2. Unwrap about 12 inches of the paper and make sure its unrolling towards you.
3. Place the leaf blower at the base of the unwound toilet paper roll.
4. Turn on the leaf blower and watch that paper fly off in seconds.
Watch Video Flying Toilet Paper Experiment
Floating Beach Ball Procedure:
1) Blow up the beach ball all the way until it's good and hard.
2) Hold above the leaf blower.
3) Turn on the leaf blower.
4) Let go of the ball.
5) Watch the beach ball float as it hovers in the air. Try walking around with it as it's floating. Experiment using more than one beach ball at a time. How many can you get going in the air?

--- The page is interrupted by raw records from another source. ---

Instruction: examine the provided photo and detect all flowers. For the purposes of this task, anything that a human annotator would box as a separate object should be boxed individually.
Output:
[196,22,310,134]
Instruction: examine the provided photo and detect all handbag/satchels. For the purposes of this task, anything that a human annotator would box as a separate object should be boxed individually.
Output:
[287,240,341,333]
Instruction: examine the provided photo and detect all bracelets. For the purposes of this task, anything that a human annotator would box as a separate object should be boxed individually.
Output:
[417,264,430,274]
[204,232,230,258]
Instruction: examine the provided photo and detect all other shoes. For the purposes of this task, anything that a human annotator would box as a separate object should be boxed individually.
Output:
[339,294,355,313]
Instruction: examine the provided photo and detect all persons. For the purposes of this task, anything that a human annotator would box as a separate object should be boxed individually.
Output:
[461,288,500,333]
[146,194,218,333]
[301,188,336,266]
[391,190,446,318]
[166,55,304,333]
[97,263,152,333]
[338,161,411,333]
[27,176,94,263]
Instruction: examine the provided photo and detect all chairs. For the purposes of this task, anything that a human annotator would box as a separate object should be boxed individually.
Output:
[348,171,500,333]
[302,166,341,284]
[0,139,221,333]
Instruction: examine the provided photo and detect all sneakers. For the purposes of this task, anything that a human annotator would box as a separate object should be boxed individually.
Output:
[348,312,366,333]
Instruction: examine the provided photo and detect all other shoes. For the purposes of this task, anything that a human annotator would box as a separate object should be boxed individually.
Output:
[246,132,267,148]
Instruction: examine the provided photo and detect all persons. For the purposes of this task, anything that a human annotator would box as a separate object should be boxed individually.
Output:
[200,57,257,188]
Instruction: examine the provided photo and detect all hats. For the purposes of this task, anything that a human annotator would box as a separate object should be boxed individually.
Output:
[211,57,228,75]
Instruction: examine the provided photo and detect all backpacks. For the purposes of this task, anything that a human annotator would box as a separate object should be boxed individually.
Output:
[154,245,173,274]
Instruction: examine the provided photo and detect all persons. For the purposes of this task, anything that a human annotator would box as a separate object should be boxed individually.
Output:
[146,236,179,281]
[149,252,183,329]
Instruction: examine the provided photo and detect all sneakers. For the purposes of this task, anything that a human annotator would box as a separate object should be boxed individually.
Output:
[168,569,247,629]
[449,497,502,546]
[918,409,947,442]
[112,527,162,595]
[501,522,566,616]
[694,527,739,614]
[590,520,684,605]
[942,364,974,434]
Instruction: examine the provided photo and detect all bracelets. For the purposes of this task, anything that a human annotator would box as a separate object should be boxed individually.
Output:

Note: You can do the same experiment on a smaller scale with a hair dryer and ping- pong ball. The hair dryer will levitate the ping pong ball in mid air
Watch Video: Floating Beach Ball Experiment
The Science Behind Flying Toilet Paper and Floating Beach Balls
The floating / levitating beach ball is an awesome demonstration of Bernoulli's Principle. This principle explains how heavier than air objects like airplanes fly. Bernoulli discovered that the faster air flows over the surface of something, the less the air pushes on that surface. This in turn creates lower pressure. The air from the leaf blower goes around the outside of the beach ball. If we position the beach ball just right, the air flows evenly around all sides. Gravity tries to pull the beach ball down while the pressure under the ball from the moving air forces it up. All the forces acting on the ball become balanced and the ball levitates in mid air. Airplanes fly due to this principle. Air rushes over the tops of it's wings. The fast moving air creates less pressure than the slow moving air under the wings. The greater air pressure beneath the wings generates upward force, or lift, that allows airplanes to fly. Now get out your leaf blower and do some flying toilet paper and floating beach balls!